For Dementia Awareness Week (18-24 May 2014), I interviewed Marco Canevelli on Alzheimer's disease. Marco is a neurologist, working at the Department of Neurology and Psychiatry of the “Sapienza” University of Rome. He is currently attending a doctoral school in neuroscience in Rome and he is a visiting researcher at the Institute of Aging in the Gérontopôle of Toulouse. His main clinical and research interests are Alzheimer’s disease and other dementias, subjective cognitive complaints, cognitive frailty, and dementia prevention.
LB: What would you say are the main implications of Alzheimer’s disease for cognitive function?
MC: "Alzheimer’s disease (AD) is the most common cause of dementia. In its typical expression, AD is a slowly progressive disorder characterized by the insidious onset, usually after the age of 65 years, of a progressive impairment of episodic memory. In particular, affected subjects may start repeating statements and questions over and over, forgetting conversations, appointments or events, misplacing possessions, often putting them in illogical locations.

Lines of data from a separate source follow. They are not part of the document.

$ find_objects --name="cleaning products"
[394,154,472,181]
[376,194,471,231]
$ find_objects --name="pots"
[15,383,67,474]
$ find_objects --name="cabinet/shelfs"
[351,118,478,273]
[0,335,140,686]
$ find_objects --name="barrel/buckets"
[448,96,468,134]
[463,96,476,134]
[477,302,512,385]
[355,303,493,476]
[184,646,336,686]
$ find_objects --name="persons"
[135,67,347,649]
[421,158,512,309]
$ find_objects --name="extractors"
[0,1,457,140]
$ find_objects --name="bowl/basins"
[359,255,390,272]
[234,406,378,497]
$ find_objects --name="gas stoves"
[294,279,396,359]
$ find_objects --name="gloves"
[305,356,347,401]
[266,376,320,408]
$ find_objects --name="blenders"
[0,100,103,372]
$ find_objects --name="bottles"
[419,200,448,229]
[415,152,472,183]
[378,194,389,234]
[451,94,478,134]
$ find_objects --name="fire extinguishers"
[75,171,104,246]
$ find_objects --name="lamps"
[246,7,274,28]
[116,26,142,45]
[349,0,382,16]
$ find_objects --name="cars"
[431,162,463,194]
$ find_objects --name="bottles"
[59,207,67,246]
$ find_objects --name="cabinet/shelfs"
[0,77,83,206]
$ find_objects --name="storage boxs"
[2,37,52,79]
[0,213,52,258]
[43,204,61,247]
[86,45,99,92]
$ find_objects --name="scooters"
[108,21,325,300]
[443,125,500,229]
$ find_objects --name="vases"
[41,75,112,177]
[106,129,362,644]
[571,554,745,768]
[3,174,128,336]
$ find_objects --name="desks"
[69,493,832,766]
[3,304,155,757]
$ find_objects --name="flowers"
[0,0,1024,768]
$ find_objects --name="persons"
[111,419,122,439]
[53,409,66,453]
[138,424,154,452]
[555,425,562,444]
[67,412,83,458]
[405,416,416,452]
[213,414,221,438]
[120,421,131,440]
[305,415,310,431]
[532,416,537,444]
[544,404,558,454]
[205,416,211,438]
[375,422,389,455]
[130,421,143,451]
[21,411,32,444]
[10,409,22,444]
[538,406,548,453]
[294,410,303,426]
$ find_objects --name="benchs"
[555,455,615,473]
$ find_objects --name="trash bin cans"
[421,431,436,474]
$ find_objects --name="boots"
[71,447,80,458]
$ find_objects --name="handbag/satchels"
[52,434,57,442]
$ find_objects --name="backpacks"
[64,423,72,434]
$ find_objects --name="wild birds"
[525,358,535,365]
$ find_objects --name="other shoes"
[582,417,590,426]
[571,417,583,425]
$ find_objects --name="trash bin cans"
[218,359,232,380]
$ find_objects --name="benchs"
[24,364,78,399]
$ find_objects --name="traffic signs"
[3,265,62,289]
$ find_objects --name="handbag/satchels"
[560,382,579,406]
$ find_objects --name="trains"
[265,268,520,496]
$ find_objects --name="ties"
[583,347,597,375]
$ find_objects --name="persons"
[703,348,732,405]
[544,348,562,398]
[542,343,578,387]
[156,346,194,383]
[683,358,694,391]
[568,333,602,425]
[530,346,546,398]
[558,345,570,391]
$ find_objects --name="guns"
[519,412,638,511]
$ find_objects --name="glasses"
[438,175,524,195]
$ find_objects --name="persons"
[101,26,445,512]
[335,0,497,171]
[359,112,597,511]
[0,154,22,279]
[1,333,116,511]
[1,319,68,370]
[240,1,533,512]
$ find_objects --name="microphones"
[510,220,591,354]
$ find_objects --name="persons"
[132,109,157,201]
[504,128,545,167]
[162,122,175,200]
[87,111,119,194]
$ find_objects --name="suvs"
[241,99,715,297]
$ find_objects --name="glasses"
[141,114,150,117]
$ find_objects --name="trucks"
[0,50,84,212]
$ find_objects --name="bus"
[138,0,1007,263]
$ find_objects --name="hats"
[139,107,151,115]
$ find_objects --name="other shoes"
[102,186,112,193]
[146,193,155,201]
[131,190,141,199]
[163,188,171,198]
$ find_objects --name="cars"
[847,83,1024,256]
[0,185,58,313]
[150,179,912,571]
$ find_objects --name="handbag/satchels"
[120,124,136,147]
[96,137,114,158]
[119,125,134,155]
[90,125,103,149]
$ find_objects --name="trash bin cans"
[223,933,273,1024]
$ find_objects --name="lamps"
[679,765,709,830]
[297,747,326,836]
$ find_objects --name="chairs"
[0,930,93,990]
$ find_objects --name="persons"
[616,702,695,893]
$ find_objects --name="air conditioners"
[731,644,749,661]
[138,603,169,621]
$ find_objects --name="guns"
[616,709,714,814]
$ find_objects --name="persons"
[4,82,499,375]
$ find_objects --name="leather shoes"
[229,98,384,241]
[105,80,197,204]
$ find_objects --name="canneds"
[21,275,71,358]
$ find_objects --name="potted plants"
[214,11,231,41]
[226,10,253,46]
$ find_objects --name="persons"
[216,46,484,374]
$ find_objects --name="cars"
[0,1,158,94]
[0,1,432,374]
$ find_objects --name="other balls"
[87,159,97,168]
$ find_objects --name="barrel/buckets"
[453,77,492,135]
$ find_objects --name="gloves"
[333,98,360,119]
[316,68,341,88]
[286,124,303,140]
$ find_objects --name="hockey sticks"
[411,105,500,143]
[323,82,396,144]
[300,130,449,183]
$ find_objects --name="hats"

Disorientation is also commonly observed at these early stages, and may involve both the temporal and spatial dimension. In parallel, impaired judgment, decision-making, and reasoning strongly limit the capacity of responding effectively to everyday problems, and managing occupational and personal interests.
During the course of the disease other cognitive symptoms may occur, such as aphasia (a disturbance of language comprehension and/or expression), apraxia (the inability to perform learned, purposeful movements), and agnosia (the inability to recognize familial objects and sensorial stimuli). Overall, these cognitive disturbances progressively limit the functional independence of the affected individual in preforming routine activities."
MC: "Several non-pharmacological interventions have been found to be effective in treating the diverse symptoms characterizing the dementia syndrome. In particular, cognitive stimulation (an approach targeting cognitive and social functioning through reality orientation, activities, games and discussions) may produce significant benefits on cognitive performance.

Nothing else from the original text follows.